The second experience happened the next day when I attended a benefit for the Rape Foundation. Typically celebs at charity events (especially when you’re both inside the event as supporters) are very cordial and nice, especially at this event.
However, the very first person to arrive, Gene Simmons, was not the person I should have asked for a photo.
Now, did he do the photo? Yes. But as we were taking it, he looked away (right after taking a bite of his food). Since I could see our picture in my screen as we’re taking it, I could see his head turned away from us and his mouth full of food. So, I said (as nicely as I could), “Sweetie, could you please look at the screen?” Since there was a sun glare, I thought maybe he couldn’t see it. He replied with, “Don’t tell me what to do.” I was so stunned…I mean, he’s scary anyway….so, I tried to explain that I didn’t know if he saw the camera. I was so nervous and obviously caught off guard. Then he looked right at me and said, “It’s not about you.” I can still hear those words burning in my mind. He was so cold, so awful, and his words just cut like a knife. In fact, he was so mean about it that I cried (don’t judge me). Yes, he did the pic, but who cares. That wasn’t worth it at all.
My final experience, my third FAIL of the weekend, happened at the same charity event when I made the mistake of asking Donald Faison for a picture (and it’s totally fine if your first reaction was, “Who?”).
If you’re like most people (assuming you do know who he is), you know Donald in one of three ways: 1) Because he was on Clueless 2) Because he was on Scrubs and has a famous bromance with his co-star, Zach Braff or 3) Because he’s married to Jessica Simpson’s best friend, CaCee Cobb.
I’ve met Donald a few times before and he was pretty cool.

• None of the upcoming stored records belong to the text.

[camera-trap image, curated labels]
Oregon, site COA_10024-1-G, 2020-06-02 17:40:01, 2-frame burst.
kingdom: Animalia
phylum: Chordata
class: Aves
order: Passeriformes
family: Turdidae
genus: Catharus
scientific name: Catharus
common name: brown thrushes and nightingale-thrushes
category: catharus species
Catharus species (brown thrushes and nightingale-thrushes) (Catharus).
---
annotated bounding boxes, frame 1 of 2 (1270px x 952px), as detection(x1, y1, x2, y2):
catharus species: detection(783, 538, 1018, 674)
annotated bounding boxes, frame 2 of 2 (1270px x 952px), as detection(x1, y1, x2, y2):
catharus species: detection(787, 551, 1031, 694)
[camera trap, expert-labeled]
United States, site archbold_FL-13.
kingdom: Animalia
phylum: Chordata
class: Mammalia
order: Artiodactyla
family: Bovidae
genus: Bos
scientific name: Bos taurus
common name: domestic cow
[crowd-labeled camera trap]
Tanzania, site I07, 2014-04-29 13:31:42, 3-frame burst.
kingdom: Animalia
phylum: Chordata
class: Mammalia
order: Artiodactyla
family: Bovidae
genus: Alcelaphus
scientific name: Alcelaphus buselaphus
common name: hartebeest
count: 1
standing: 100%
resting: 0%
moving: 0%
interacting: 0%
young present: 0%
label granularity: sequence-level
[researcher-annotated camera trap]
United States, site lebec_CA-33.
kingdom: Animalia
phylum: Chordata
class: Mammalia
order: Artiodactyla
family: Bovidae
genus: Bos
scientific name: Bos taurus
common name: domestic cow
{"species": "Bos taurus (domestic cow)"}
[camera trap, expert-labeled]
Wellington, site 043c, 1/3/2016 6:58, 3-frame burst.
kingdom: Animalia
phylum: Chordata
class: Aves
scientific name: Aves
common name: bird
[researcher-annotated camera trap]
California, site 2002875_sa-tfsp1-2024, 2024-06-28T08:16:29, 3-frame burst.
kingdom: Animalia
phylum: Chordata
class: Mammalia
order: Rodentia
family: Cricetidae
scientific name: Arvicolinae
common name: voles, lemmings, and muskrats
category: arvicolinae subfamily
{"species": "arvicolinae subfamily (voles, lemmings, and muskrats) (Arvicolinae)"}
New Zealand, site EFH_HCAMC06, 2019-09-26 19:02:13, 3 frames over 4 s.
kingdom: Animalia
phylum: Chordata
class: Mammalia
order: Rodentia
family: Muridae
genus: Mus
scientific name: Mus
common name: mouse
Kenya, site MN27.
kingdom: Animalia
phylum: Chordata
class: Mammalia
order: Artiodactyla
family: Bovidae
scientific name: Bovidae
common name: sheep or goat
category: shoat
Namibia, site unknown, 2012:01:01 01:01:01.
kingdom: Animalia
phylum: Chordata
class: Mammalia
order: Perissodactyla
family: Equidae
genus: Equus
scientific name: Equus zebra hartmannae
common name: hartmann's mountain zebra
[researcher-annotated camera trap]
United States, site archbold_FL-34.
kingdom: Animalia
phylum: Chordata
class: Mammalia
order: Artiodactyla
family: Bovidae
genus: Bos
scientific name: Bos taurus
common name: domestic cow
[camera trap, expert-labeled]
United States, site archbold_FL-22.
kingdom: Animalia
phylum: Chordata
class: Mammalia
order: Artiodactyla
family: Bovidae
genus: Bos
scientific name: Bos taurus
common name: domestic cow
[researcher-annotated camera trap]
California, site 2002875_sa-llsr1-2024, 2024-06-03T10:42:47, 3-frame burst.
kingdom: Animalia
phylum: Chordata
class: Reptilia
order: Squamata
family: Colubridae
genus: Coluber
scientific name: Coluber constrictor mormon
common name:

He wouldn’t braid your hair or anything, but he wasn’t rude. That is, until now.
Donald and CaCee arrived to the event long after Jessica Simpson (who was more than happy to pose with fans, BTW, he should take a lesson!) and Donald was asked for a picture by not one, but two people. That’s it. TWO people. I was the second. And, apparently, two people are too much for Donald because as we were taking the picture, he yelled, “Can’t I even just get a moment of peace to enjoy myself?” Um, sure, Donald. I wasn’t a fan anyway (well, I USED to be….). If you’re too cool to do pictures at a CHARITY event without major attitude, then I don’t want to have anything to do with you. And your attitude needs to be left at the door. Has anyone told you Scrubs was cancelled a million years ago?
That’s all for my rants of the day. Perhaps they seem tame and not worthy of such a post, but I can assure you that all three of the fails spoke in such nasty tones to me that I never want to see any of them again. I guess sometimes it’s better not to meet your heroes….you’ll only be disappointed.